**SET PROBLEM**
In two sentences, summarize the passage about biking into Nuevo Laredo.

**PASSAGE SHOWN**
------------------------
I had a clear destination: Mr. Rollo Sushi. I had carefully memorized the route in case my phone lost reception from its US cell tower. I had not, however, planned on rain.
The main drag through Nuevo Laredo was a fun ride. I could tell instantly that traffic moved differently than in the US, with more unpredictable obstacles and sudden darting. But I also felt like cars were surprisingly respectful of my bicycle, a hunch I’d have confirmed many times in the coming week.
When I reached Mr. Rollo it had just started to rain. I pulled up in front of a strip mall sushi restaurant, part of a large complex with an HEB, an Applebee’s and plenty of other US franchises.
Scotch saw me through the front window and, from the bicycle, knew exactly who I was. We embraced and only later did I find out that his real name is Ricardo. Scotch is the name of his bar and, by proxy, his Couchsurfing handle.
Scotch got in his his truck and led me toward his house. (He originally wanted to give me a ride, but I said I couldn’t cheat by not biking the short distance. Later he told me I had discipline.)
It was raining in earnest now and by the time we arrived I was wet. I dropped off my things and he offered to drive me to Telcel to get a local SIM card for my phone. On the way we delivered an order of sushi, to a neighborhood where Scotch explained that narcos rent big houses to garrison their troops.
Eventually I had a working phone with, most importantly, 3 gigabytes of prepaid 4G data. I also outfitted a backup iPhone with a second SIM card (minus the data) so that our Fellowship could communicate if split up. A mobile wi-fi device, however, proved elusive. Scotch, and later Ernest, both suggested I didn’t need it: it was nothing except another 4G connection like the one on my phone, and since my phone could act as a hotspot it was redundant. Eventually I agreed, planning instead to add prepaid data to the second phone so that we had a backup.
The rest of the day was relaxing and fun. Scotch spoiled me with a giant meal at Mr. Rollo (all of the food was excellent) and then I got to meet his family for a late meal and some great conversation in his house. By the time I went to bed I was exhausted and slept very well. 3.8 miles.
Today involved some coordination. In the morning I was on call waiting for Pixi to arrive at the border crossing. When she did I biked over and met her. We changed her money to pesos and biked across town to Scotch’s house, where I finally got to eat breakfast. After that it was all prep. I set up the backup phone for Pixi, we got her bike into good working shape, and we did a short test ride between rain showers. Both the cold and the grey, rainy skies were unusual according to Scotch. Thankfully, the weather report said it would clear up for our big ride tomorrow.
------------------------
**INFORMATION SUPPLIED**
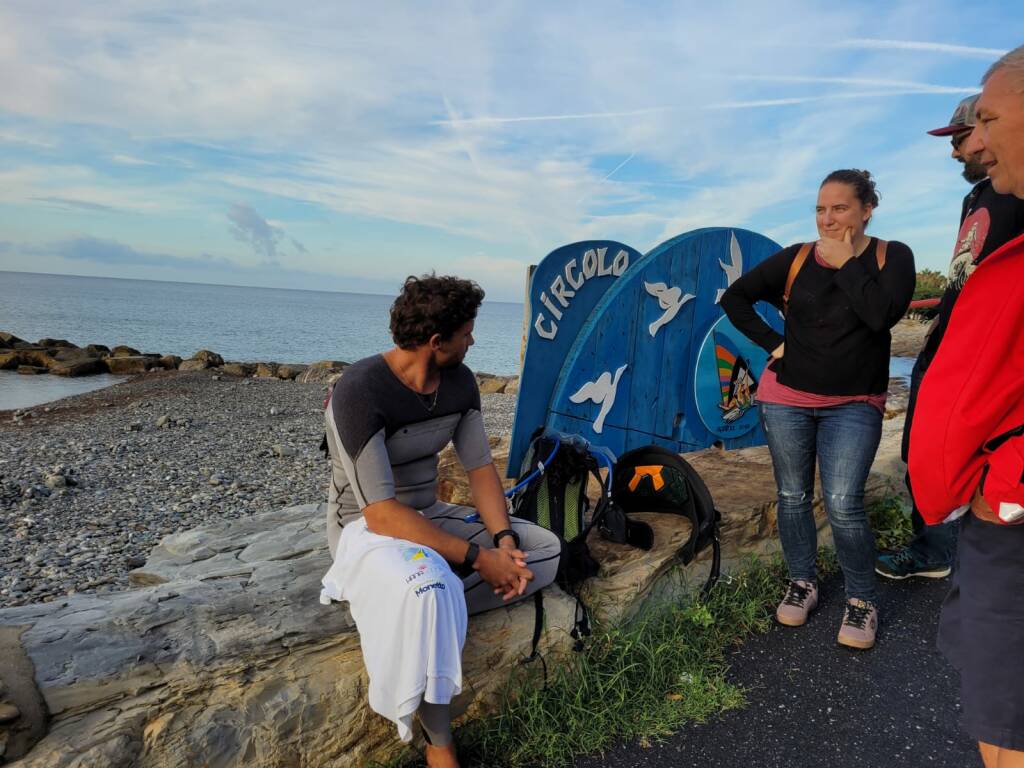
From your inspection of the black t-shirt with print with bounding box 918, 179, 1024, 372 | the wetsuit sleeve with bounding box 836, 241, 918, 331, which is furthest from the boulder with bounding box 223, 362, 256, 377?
the black t-shirt with print with bounding box 918, 179, 1024, 372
------------------------
**TASK RESULT**
The writer biked through Nuevo Laredo to Mr. Rollo Sushi, arriving as the rain began, and met the host Scotch (whose real name is Ricardo), who helped get a local SIM card with prepaid data and later treated the writer to a big meal and an evening with his family. The next day the writer met Pixi at the border crossing, changed her money to pesos, and spent the rest of the day getting the backup phone and her bike ready before a short test ride between showers.